→ **EXTRAIT PRÉSENTÉ**:

Surtout, cette acquisition s’intègre dans la stratégie de Wessanen, labellisé B Corp (ie benefit corporation), d’acquérir des entreprises qui participent de sa mission. C’est peut-être le point le plus intéressant à observer.
Une fois qu’une entreprise s’est engagée dans la voie de l’entreprise à mission ou de la B Corp, cela guide également ses choix en matière de partenariats, d’investissements et d’acquisitions. Le risque réputationnel pourrait être élevé de sortir du “droit chemin” au motif de partenariats lucratifs ou d’acquisitions rentables avec des acteurs qui ne partageraient pas les mêmes valeurs. Le pool de candidats possibles se restreint alors.
Mais, il ne faut pas y voir qu’une contrainte. Au contraire ! Le fait d’afficher des valeurs fortes, une mission claire, définie et vérifiée, est un gage de qualité et une garantie pour des partenaires ou des repreneurs éventuels ou même lorsqu’une entreprise en rachète une autre. C’est rassurant pour l’écosystème de cette entreprise, notamment les collaborateurs, les clients, les investisseurs et les fournisseurs.

Enregistrements issus d'une collection:
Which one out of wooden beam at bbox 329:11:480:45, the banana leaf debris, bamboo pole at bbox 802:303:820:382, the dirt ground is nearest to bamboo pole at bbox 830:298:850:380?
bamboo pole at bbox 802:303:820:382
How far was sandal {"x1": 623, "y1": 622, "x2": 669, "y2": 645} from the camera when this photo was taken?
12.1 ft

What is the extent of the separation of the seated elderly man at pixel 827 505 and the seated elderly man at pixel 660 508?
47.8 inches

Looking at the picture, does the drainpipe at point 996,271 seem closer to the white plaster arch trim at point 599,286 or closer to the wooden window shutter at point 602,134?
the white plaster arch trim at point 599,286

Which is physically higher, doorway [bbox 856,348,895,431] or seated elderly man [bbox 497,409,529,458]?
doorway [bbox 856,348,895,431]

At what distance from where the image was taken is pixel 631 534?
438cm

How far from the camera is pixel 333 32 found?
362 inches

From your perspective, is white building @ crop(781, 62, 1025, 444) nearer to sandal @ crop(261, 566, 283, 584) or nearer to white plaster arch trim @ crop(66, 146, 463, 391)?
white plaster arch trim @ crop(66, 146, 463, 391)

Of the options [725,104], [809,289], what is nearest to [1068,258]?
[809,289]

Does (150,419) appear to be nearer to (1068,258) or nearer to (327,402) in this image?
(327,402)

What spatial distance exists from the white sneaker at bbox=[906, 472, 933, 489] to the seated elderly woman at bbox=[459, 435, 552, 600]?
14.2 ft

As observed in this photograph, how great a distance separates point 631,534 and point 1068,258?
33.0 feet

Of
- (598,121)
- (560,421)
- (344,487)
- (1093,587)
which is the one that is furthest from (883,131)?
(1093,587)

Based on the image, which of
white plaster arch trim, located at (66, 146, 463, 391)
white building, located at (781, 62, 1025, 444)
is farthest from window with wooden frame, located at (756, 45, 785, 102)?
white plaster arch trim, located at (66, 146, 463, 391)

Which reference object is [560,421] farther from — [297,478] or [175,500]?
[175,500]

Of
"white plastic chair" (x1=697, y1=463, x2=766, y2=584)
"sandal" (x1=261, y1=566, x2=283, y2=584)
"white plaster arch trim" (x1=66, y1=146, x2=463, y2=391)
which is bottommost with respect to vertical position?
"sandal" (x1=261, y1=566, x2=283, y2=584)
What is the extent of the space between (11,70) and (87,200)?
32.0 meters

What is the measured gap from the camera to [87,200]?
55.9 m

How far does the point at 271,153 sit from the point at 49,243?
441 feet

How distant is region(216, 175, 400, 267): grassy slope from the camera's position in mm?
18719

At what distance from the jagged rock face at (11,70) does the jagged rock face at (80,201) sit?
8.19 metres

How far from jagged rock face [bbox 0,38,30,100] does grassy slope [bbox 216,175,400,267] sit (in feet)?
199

→ **CONSIGNES**:
**a)** Reproduisez à l'identique le passage de l'extrait sur les entreprises à mission compris entre "Mais, il ne" et "et les fournisseurs.", bornes incluses.
**b)** Rédigez la suite de l'extrait sur les entreprises à mission et les B Corp, en commençant juste après sa dernière phrase.

→ **RÉPONSES PAR TÂCHE**:
**a)**
Mais, il ne faut pas y voir qu’une contrainte. Au contraire ! Le fait d’afficher des valeurs fortes, une mission claire, définie et vérifiée, est un gage de qualité et une garantie pour des partenaires ou des repreneurs éventuels ou même lorsqu’une entreprise en rachète une autre. C’est rassurant pour l’écosystème de cette entreprise, notamment les collaborateurs, les clients, les investisseurs et les fournisseurs.

**b)**
Je ne suis pas certain que nous ayons assez de recul pour voir si les acquisitions réalisées par des entreprises à mission (une fois les statuts modifiés) doivent également s’astreindre aux mêmes changements de statut. Si vous avez des exemples, je suis preneur. A suivre en tout cas…
B Corp vs entreprise à mission ?
Je lance le sujet et j’y reviendrai très probablement plus tard : allons-nous assister une concurrence entre les deux ? D’un côté, nous avons un label (B Corp) qui est garanti par une organisation internationale indépendante. De l’autre, nous avons un statut d’entreprise qui nécessite également la mise en place d’un suivi par un organisme indépendant.
Les deux ont des finalités très proches sur la gouvernance et la RSE notamment. On remarque certaines entreprises s’engager dans les deux voies, comme Danone ou le Groupe Rocher. Mais, ce qui me fait me poser la question, c’est cette phrase anecdotique dans un communiqué de presse de la Caisse d’Epargne Normandie. L’entité régionale a été labellisée B Corp en avril. Dans ce récent communiqué, on y lit :
Cette labellisation intervient dans le cadre de la Loi PACTE qui a donné un cadre législatif pour reconnaître le rôle sociétal de l’entreprise avec la notion d’«entreprise à mission» qui formalise les engagements des entreprises en matière de responsabilité sociétale et environnementale.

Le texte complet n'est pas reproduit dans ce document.